** Opening Data records block **

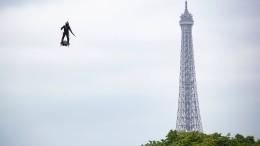 Fliegender Soldat mit Maschinengewehr über Champs-Élysées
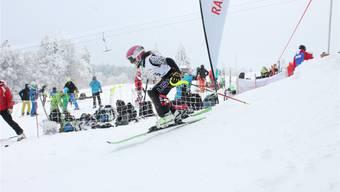 Trotz Nebel, Kälte und Wind gaben die Jugendlichen Ski-Asse alles, und die Helfer sorgten für gute Bedingungen.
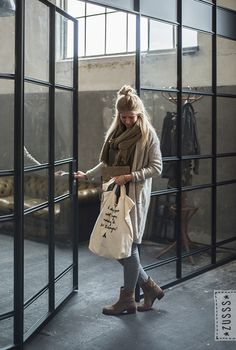 Cool Outfits, Fashion Outfits, Raincoat, Casual, Dutch, Jackets, Clothes, Outdoor, Fashion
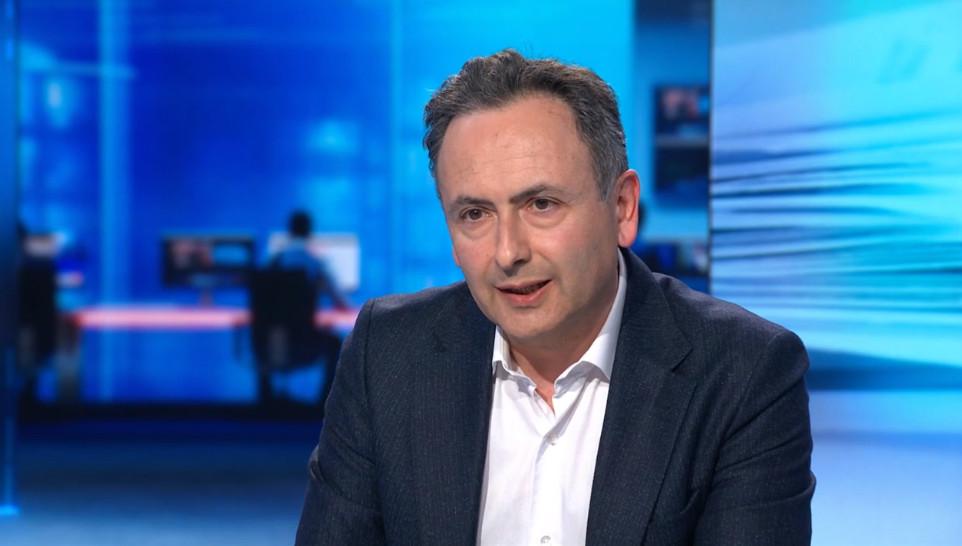 VTM NIEUWS-journalist Faroek Özgünes.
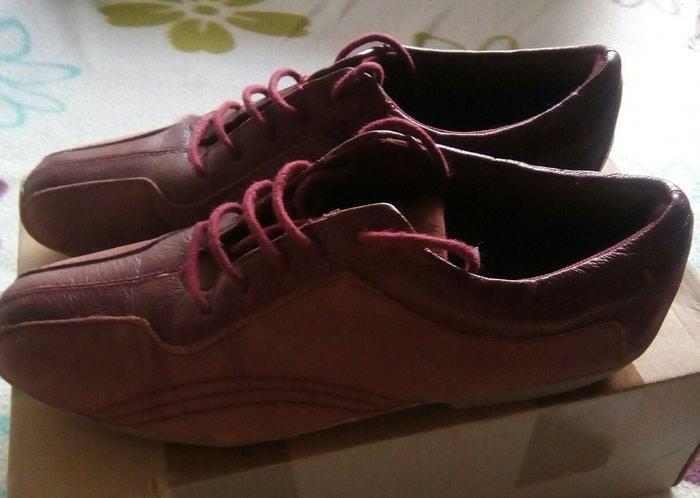 Fashon bordo cipele, velicina 37, duzina unutrasnjeg gazista 23,5 cm, odgovaraju za uze stopalo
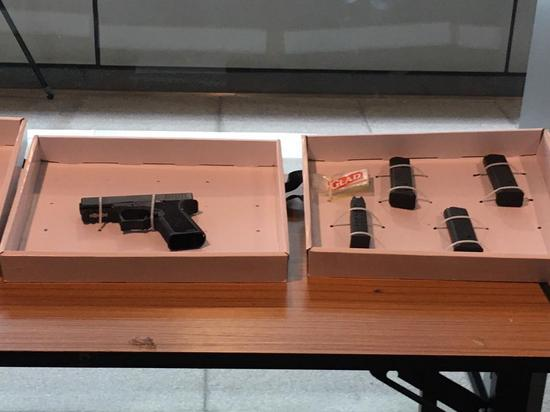 Photo shows weapon seized by Hong Kong police on Dec. 8, 2019. (Source: TVB)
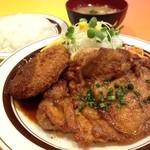キッチンABC - 2番 チキンステーキとミートコロッケデミグラスソース (ライス、スープ付)¥950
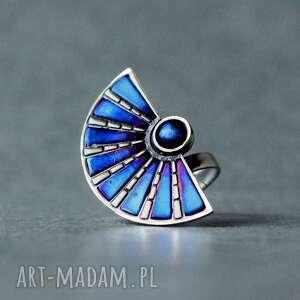 srebrny pierścionek wachlarz z tytanem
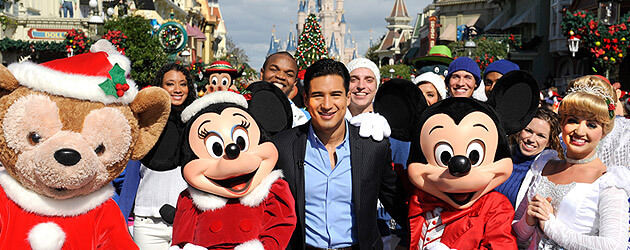 bieber aguilera hudson and more celebs star in 2011 disney parks christmas day parade tv special at disney world disneyland - Disney Christmas Day Parade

** Closing Data records block **

== What you have to do ==
Pictures aside, set down the lines from the one containing "Fashon bordo cipele, velicina" through the end of the records above, exactly and only those.

== Reply to the exercise ==
 Fashon bordo cipele, velicina 37, duzina unutrasnjeg gazista 23,5 cm, odgovaraju za uze stopalo
 Photo shows weapon seized by Hong Kong police on Dec. 8, 2019. (Source: TVB)
キッチンABC - 2番 チキンステーキとミートコロッケデミグラスソース (ライス、スープ付)¥950
 srebrny pierścionek wachlarz z tytanem
 bieber aguilera hudson and more celebs star in 2011 disney parks christmas day parade tv special at disney world disneyland - Disney Christmas Day Parade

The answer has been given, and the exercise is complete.